Wikipedia says (emphasis mine):
The Central Limit Theorem states "that, in some situations, when independent random variables are added, their properly normalized sum tends toward a normal distribution even if the original variables themselves are not normally distributed. The theorem is a key concept in probability theory because it implies that probabilistic and statistical methods that work for normal distributions can be applicable to many problems involving other types of distributions.
Now the CLT says something about the sum of independent random variables:
$$ X = X_1 + X_2 + \dots X_n $$
where $X_i$ is the $i$th draw of a random variable.
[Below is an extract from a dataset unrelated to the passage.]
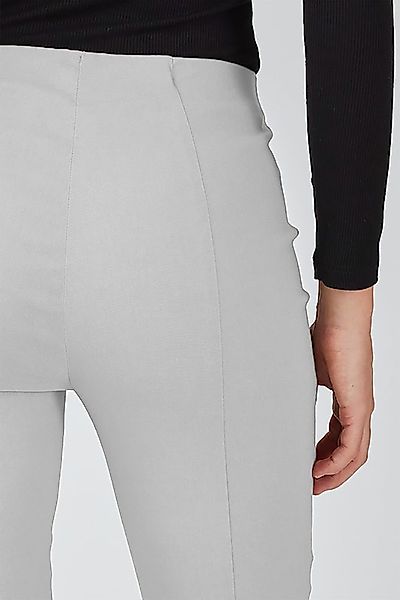 ROBELL Stretch-Hose Marie (Hose, 1-tlg., 1er günstig online kaufen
But the statistical models I am familiar with do not model the sum of random variables; they model the random variable directly.
For example, factor analysis models a random variable $\textbf{x}$ as
$$ \textbf{x} \sim \mathcal{N}(\textbf{0}, \Lambda \Lambda^{\top} + \Psi) $$
(It does not matter what $\Lambda$ and $\Psi$ are; only that $\textbf{x}$ is modeled as Gaussian.) And this modeling assumption is justified using the CLT (see A Unifying Review of Linear Gaussian Models, footnote on page 2). But aren't we modeling $\textbf{x}$, not the sum of $\textbf{x}$?
In summary: How does the CLT justify statistical models which are not modeling our data as a sum of random variables?